Il “Quartetto Improvviso” nasce dalla comune intenzione di quattro musicisti savonesi cresciuti in ambienti musicali differenti di far conoscere e apprezzare la letteratura musicale per quartetto a pizzico. Diplomati brillantemente presso diversi Conservatori italiani e Istituti musicali, i musicisti si esibiscono costantemente in Italia e all’estero. Nel luglio del 2006 sono stati protagonisti di una tournée a New York, al Festival Internazionale di mandolino, dove hanno presentato un programma interamente dedicato ai compositori italiani.

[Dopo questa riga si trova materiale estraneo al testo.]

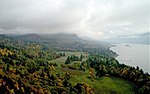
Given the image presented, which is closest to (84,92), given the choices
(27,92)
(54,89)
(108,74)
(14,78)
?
(54,89)

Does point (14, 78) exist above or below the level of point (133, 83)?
above

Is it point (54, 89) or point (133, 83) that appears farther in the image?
point (133, 83)

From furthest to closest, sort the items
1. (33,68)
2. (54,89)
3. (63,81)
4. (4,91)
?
1. (33,68)
2. (63,81)
3. (54,89)
4. (4,91)

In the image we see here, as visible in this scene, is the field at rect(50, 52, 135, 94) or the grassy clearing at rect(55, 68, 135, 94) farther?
the field at rect(50, 52, 135, 94)

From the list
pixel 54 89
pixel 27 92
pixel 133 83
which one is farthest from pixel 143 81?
pixel 27 92

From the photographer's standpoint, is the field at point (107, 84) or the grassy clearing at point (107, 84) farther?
the field at point (107, 84)

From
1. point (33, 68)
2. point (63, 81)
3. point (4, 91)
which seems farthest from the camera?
point (33, 68)

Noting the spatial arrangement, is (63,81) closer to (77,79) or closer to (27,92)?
(77,79)

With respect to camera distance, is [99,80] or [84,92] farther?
[99,80]

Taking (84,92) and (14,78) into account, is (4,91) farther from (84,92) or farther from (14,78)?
(84,92)
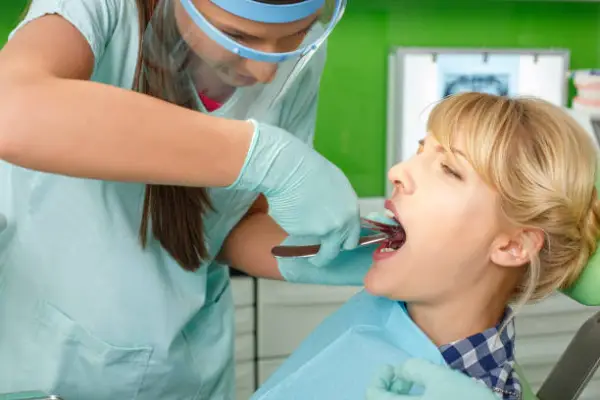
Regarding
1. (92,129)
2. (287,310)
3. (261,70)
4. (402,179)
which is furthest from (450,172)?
(287,310)

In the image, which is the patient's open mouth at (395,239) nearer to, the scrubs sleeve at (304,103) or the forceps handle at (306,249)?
the forceps handle at (306,249)

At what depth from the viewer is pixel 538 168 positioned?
3.93 ft

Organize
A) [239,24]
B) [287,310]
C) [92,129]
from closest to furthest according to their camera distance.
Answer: [92,129] → [239,24] → [287,310]

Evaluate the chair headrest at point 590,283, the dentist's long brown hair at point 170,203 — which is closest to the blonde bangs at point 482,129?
the chair headrest at point 590,283

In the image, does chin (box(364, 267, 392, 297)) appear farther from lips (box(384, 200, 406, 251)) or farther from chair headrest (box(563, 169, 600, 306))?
chair headrest (box(563, 169, 600, 306))

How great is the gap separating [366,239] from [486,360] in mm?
311

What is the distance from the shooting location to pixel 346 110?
112 inches

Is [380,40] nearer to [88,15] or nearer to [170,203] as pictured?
[170,203]

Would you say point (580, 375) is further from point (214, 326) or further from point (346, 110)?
point (346, 110)

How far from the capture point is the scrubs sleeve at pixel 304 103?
4.46 feet

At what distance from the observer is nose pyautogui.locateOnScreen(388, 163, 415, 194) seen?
1.24 m

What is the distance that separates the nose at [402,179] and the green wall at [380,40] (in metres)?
1.57

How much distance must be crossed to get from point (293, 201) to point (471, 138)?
381mm

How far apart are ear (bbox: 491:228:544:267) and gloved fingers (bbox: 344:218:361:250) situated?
269 millimetres
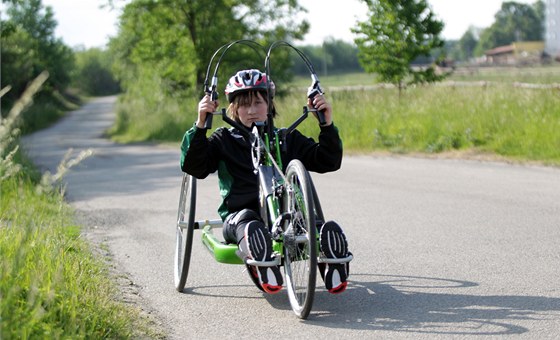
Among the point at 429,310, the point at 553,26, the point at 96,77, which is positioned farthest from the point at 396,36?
the point at 553,26

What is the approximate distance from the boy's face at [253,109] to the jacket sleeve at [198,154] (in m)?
0.26

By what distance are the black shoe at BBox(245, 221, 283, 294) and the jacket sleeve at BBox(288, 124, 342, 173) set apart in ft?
2.79

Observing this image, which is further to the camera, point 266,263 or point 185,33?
point 185,33

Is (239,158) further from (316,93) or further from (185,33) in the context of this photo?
(185,33)

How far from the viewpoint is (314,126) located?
71.3ft

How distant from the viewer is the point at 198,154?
615 centimetres

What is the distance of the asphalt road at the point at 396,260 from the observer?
5398mm

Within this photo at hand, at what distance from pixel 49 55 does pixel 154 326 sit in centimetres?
9003

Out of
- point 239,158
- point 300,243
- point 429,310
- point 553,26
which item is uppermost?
point 239,158

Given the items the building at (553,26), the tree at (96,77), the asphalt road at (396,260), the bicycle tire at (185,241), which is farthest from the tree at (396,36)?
the building at (553,26)

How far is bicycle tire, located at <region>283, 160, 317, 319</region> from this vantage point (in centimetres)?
511

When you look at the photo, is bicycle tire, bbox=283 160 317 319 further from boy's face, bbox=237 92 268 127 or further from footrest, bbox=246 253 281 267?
boy's face, bbox=237 92 268 127

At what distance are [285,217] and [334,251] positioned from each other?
34cm

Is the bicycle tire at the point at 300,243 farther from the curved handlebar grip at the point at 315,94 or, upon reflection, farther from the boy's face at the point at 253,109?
the boy's face at the point at 253,109
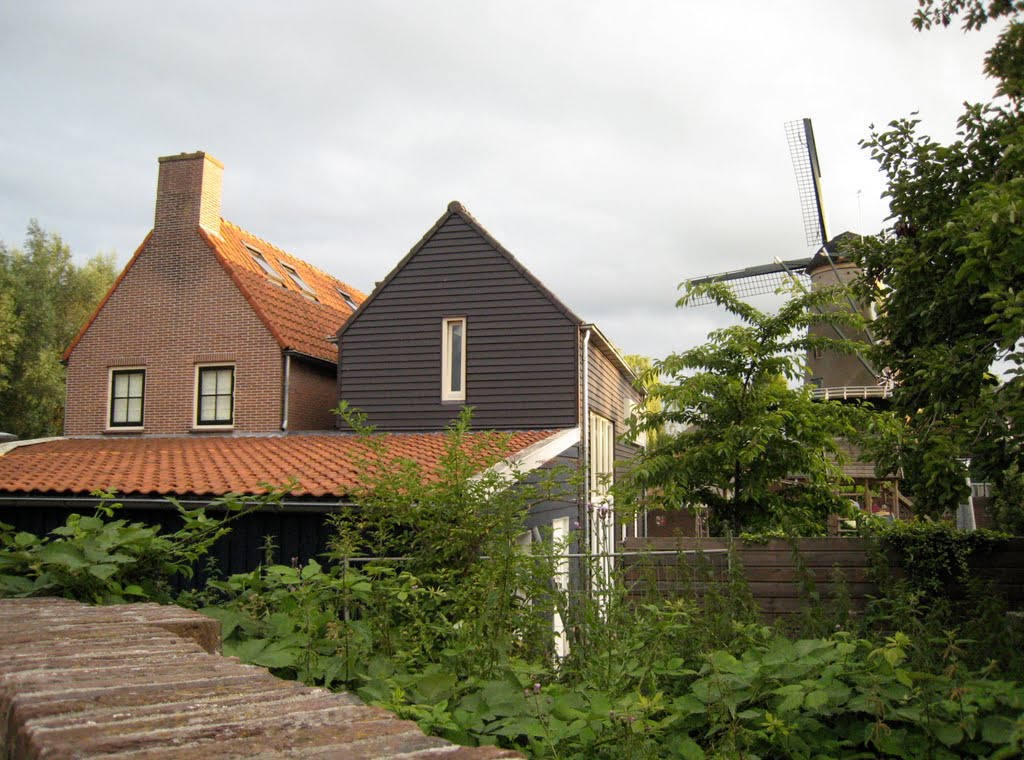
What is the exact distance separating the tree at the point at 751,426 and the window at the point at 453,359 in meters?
5.86

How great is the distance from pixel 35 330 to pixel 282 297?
25624 millimetres

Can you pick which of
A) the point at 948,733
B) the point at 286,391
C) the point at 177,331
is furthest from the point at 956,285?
the point at 177,331

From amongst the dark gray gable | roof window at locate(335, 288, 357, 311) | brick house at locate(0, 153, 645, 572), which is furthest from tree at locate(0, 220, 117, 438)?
the dark gray gable

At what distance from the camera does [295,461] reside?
Answer: 1552 centimetres

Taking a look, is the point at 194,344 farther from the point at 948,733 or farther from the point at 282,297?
the point at 948,733

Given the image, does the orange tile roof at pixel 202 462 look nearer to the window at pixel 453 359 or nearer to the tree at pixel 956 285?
the window at pixel 453 359

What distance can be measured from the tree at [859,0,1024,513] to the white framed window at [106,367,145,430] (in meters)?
17.6

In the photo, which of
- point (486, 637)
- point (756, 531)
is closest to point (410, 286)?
point (756, 531)

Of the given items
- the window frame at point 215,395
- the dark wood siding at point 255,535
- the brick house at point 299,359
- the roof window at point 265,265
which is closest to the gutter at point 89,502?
the dark wood siding at point 255,535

Il repertorio del quartetto spazia dalla musica originale per questa formazione a partire dal ‘700 (Vivaldi, Munier, Calace, Amadei) a celebri pagine della tradizione napoletana (Mezzacapo, Di Capua) fino ad arrivare ad un repertorio contemporaneo (Kreidler, Machado, Pakenham, Gerswhin). Presentano inoltre frammenti di opera, pezzi della tradizione popolare e trascrizioni eseguite dagli stessi musicisti di brani dedicati ad altri ensemble strumentali ma che ben si adattano alle sonorità pizzicate dei mandolini e della chitarra; senza dimenticare un doveroso omaggio alle più belle musiche da film (Piovani, Rota, Morricone tra gli altri).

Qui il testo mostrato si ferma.